SOUTHAMPTON, England -- The research focus in asthma should shift back to conventional T-cells and away from the newly discovered invariant natural killer cells, according to investigators here.

SOUTHAMPTON, England, April 4 -- The research focus in asthma should shift back to conventional T-cells and away from the newly discovered invariant natural killer cells, according to investigators here.

A series of experiments in volunteers with asthma and chronic obstructive pulmonary disease showed they had the same levels of the new cells in their airways as did healthy controls, said Pandurangan Vijayanand, M.D., of the University of Southampton.

The finding, reported in the April 5 issue of the New England Journal of Medicine, is in sharp contrast to one last year that said 60% of the CD4-positive T-cells found in the airways of people with asthma were invariant natural killer cells. (Newly Recognized Immune Cell Unveiled in Asthma)

It is known, the researchers said, that patients with asthma have an increased number of type 2 helper CD4-positive T-cells in their airways. Also, there is evidence from animal models - as well as last year's report in humans - that many are invariant natural killer T-cells, rather than conventional class II major-histocompatibilitycomplex-restricted cells.

But in experiments looking at bronchoalveolar-lavage fluid, induced sputum, and lung tissue, Dr. Vijayanand and colleagues said, the proportion of invariant natural killer T-cells was less than 2% in all volunteers.

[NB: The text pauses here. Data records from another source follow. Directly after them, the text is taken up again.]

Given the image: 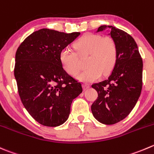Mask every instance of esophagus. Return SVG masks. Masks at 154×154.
I'll return each instance as SVG.
<instances>
[{
  "label": "esophagus",
  "mask_w": 154,
  "mask_h": 154,
  "mask_svg": "<svg viewBox=\"0 0 154 154\" xmlns=\"http://www.w3.org/2000/svg\"><path fill=\"white\" fill-rule=\"evenodd\" d=\"M83 89H84V90H86V89H89V88L90 87V85L88 84V83H83Z\"/></svg>",
  "instance_id": "34e87169"
}]
</instances>
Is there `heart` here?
<instances>
[{"mask_svg": "<svg viewBox=\"0 0 154 154\" xmlns=\"http://www.w3.org/2000/svg\"><path fill=\"white\" fill-rule=\"evenodd\" d=\"M74 49L79 56L88 55L87 67L77 78L83 82H92L113 71L118 58V48L111 37L101 34H85L74 44ZM59 59L62 67L68 74L75 76L80 70L78 59L72 50L65 48L61 50Z\"/></svg>", "mask_w": 154, "mask_h": 154, "instance_id": "heart-1", "label": "heart"}]
</instances>
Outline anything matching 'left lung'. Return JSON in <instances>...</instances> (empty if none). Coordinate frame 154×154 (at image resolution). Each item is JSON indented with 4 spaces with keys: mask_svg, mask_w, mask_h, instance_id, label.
<instances>
[{
    "mask_svg": "<svg viewBox=\"0 0 154 154\" xmlns=\"http://www.w3.org/2000/svg\"><path fill=\"white\" fill-rule=\"evenodd\" d=\"M107 30L118 48L116 65L107 80L92 85L98 98L91 106L100 123L112 125L121 121L136 104L142 88L143 62L133 37L111 25H101L97 32Z\"/></svg>",
    "mask_w": 154,
    "mask_h": 154,
    "instance_id": "1",
    "label": "left lung"
}]
</instances>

The new study "strongly questions the significance of invariant natural killer T-cells in the pathogenesis of asthma," Dr. Vijayanand and colleagues said. "Therapeutic strategies in asthma should therefore continue to be focused on class II MHC-restricted T-cells rather than on invariant natural killer T-cells."

The difference between the two studies was that Dr. Vijayanand and colleagues were "stringent" in eliminating false positives from such sources as macrophages and monocytes, commented Ling-Pei Ho, M.D., Ph.D., of the Oxford Centre for Respiratory Medicine in Oxford, England, in an accompanying editorial.

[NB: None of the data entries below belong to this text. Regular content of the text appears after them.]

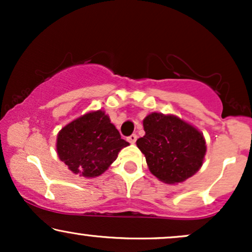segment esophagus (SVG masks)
<instances>
[{
  "instance_id": "34e87169",
  "label": "esophagus",
  "mask_w": 252,
  "mask_h": 252,
  "mask_svg": "<svg viewBox=\"0 0 252 252\" xmlns=\"http://www.w3.org/2000/svg\"><path fill=\"white\" fill-rule=\"evenodd\" d=\"M136 140H137V135H136V134L130 135L129 137H128V141H129L130 143H132V144H134V143L136 142Z\"/></svg>"
}]
</instances>
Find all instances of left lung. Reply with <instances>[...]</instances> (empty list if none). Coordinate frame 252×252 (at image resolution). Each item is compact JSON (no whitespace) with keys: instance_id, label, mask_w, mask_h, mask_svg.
I'll use <instances>...</instances> for the list:
<instances>
[{"instance_id":"obj_1","label":"left lung","mask_w":252,"mask_h":252,"mask_svg":"<svg viewBox=\"0 0 252 252\" xmlns=\"http://www.w3.org/2000/svg\"><path fill=\"white\" fill-rule=\"evenodd\" d=\"M146 135L136 144L152 174L166 184L185 181L198 172L206 146L201 132L175 116L153 112L144 118Z\"/></svg>"}]
</instances>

But, Dr. Ho noted, the "balance of evidence" in animal models suggests that the killer cells play some role in the pathogenesis of asthma.

Exactly what that role is remains to be cleared up, Dr. Ho said, adding "we still have some way to go to fully understand how immune cells are regulated in the lungs."

Invariant natural killer T-cells, a subset of CD4-positive T-cells, express a receptor that responds to glycolipids, rather than peptides. They usually make up less than 1% of peripheral-blood mononuclear cells, and activated natural killer cells spark chemokine and cytokine release, as well as promoting the maturation of dendritic cells and the production of antibodies.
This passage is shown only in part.